The thing with most rescues is that they are in the rescue for a reason (usually because they haven't been handled so scratch & bite when picked up :gasp. Bare in mind that the rabbit will be around a 2 year old so will need to be extremely tame & easily handled. By going to a breeder you can pick an 8-10 week old kit out that would of been handled by the breeder so will be used to it :2thumb:.


----------



## pigglywiggly (Jul 19, 2008)

corny girl said:


> How can you not resist this........
> 
> image


black ones are nicer :Na_Na_Na_Na:


----------



## Shell195 (May 31, 2007)

corny girl said:


> The thing with most rescues is that they are in the rescue for a reason (usually because they haven't been handled so scratch & bite when picked up :gasp.
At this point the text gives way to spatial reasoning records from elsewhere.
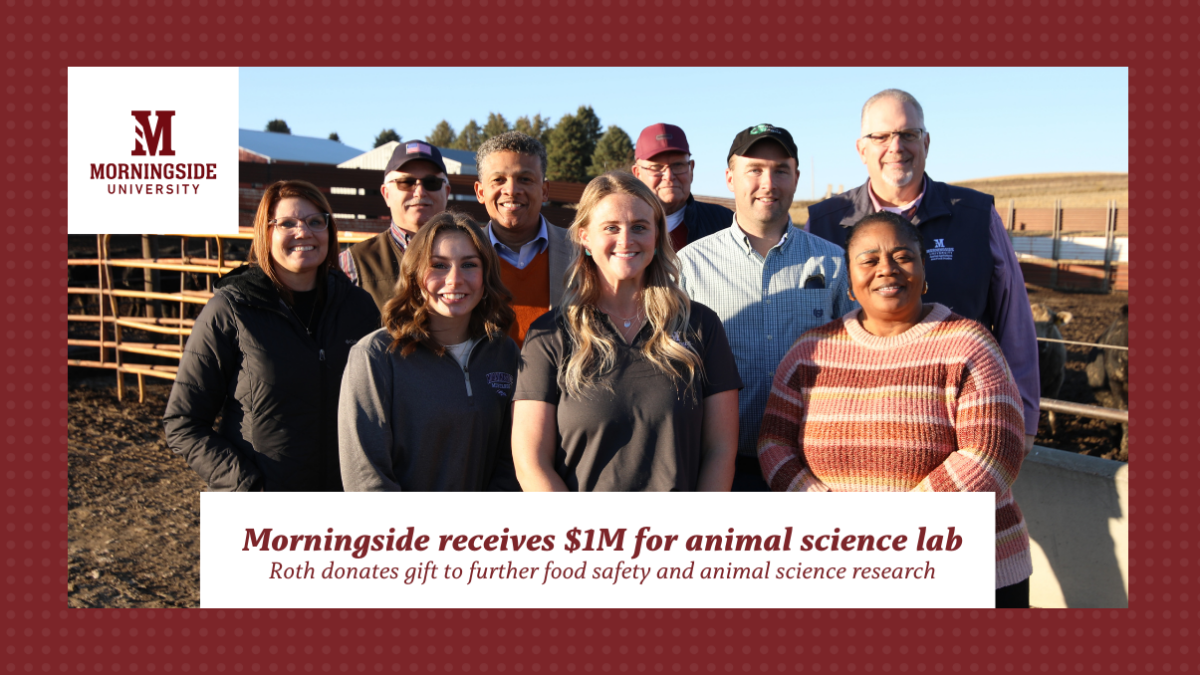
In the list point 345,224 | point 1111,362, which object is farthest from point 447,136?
point 1111,362

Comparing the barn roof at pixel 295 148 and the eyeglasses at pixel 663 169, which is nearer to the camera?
the eyeglasses at pixel 663 169

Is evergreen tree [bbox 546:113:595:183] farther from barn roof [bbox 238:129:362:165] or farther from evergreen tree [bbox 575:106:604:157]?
barn roof [bbox 238:129:362:165]

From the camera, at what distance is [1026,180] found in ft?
241

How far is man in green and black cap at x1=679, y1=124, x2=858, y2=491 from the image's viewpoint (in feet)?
9.89

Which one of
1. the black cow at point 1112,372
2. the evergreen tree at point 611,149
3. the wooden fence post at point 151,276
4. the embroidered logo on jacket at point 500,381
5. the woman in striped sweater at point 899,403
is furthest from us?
the evergreen tree at point 611,149

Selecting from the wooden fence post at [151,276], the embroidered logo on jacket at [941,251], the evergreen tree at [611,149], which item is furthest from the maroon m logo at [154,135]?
the evergreen tree at [611,149]

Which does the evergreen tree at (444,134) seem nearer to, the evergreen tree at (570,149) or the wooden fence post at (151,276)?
the evergreen tree at (570,149)

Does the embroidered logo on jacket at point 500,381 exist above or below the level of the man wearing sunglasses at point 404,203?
below

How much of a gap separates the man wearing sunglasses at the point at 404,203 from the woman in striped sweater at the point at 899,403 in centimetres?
205

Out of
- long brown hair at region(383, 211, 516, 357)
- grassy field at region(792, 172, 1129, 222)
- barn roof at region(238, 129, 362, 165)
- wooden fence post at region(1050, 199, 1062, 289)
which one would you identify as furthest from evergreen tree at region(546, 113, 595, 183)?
long brown hair at region(383, 211, 516, 357)

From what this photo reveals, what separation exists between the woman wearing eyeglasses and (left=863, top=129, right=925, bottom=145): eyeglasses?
2302 mm

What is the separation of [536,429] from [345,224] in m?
12.0

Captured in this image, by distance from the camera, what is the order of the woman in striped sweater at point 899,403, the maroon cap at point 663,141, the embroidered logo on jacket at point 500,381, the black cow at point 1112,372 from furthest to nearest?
the black cow at point 1112,372 → the maroon cap at point 663,141 → the embroidered logo on jacket at point 500,381 → the woman in striped sweater at point 899,403

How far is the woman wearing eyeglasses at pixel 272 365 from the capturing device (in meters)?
2.88
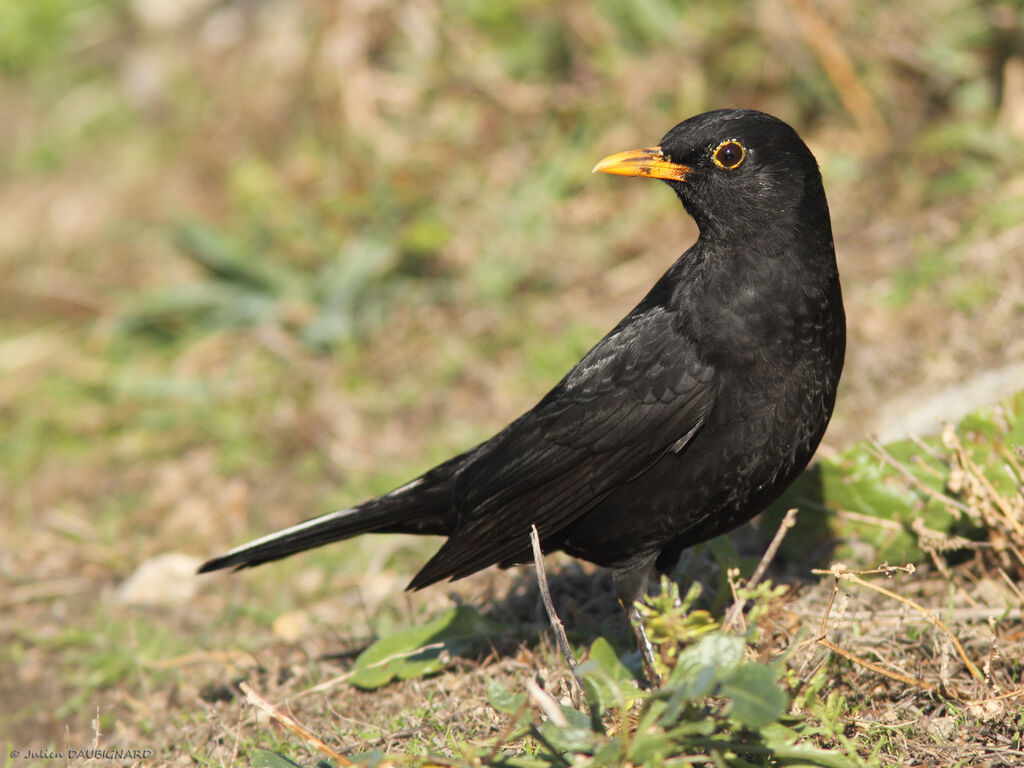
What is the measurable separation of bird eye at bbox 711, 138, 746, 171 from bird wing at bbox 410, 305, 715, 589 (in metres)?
0.52

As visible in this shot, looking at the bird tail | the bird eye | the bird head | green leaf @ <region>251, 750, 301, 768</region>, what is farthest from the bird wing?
green leaf @ <region>251, 750, 301, 768</region>

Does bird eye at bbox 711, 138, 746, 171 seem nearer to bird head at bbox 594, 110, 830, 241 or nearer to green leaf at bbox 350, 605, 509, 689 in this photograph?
bird head at bbox 594, 110, 830, 241

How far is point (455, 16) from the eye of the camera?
8141 millimetres

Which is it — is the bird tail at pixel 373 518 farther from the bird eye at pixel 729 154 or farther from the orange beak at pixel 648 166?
the bird eye at pixel 729 154

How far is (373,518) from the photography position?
4090 mm

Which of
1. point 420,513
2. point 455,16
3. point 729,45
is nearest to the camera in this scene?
point 420,513

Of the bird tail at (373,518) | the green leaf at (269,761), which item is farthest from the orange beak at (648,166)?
the green leaf at (269,761)

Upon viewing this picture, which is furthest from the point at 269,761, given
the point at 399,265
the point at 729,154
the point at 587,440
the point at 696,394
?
the point at 399,265

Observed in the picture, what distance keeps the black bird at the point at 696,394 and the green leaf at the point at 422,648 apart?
337 millimetres

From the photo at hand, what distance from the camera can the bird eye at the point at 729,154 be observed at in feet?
11.8

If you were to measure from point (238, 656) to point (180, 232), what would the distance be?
389 centimetres

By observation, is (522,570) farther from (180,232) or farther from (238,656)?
(180,232)

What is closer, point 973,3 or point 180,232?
point 973,3

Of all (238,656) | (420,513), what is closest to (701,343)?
(420,513)
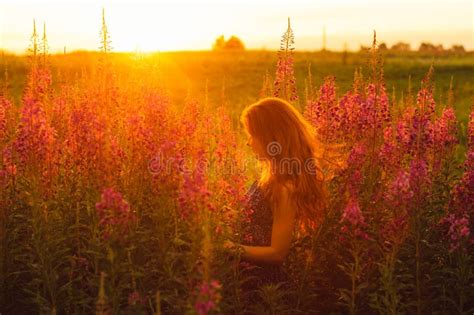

Bare in mind that the rabbit will be around a 2 year old so will need to be extremely tame & easily handled. By going to a breeder you can pick an 8-10 week old kit out that would of been handled by the breeder so will be used to it :2thumb:.


 
Not all rescue buns are in rescue because of behavioural problems they also get strays and babies due to the adults being wrongly sexed.


----------



## corny girl (Aug 30, 2009)

pigglywiggly said:


> black ones are nicer :Na_Na_Na_Na:



Yeah but when you get a really good Choc like that one in the pic it is something else :Na_Na_Na_Na:. That Doe did a lot of winning for us :2thumb:.


----------



## pigglywiggly (Jul 19, 2008)

the fur on the blacks seems longer? or is it an optical illusion?
and they`re very shiny :flrt:


----------



## corny girl (Aug 30, 2009)

pigglywiggly said:


> the fur on the blacks seems longer? or is it an optical illusion?
> and they`re very shiny :flrt:


 Blacks seem to have a better texture over the coloureds which is why they tend to win more (that Doe had beaten so good Blacks from top breeders at shows). The coat length is the same on all foxes just the texture can be different depending on the colour (this gives the impression of a better coat, it's not till you "feel" the coat you can see this).


----------



## Hammyhogbun (May 19, 2011)

OOOO i love foxes they are so lovely, never seen a choc at shows maybe i wasnt looking though lol 
that reminds me i need to mate up my doe soon.


----------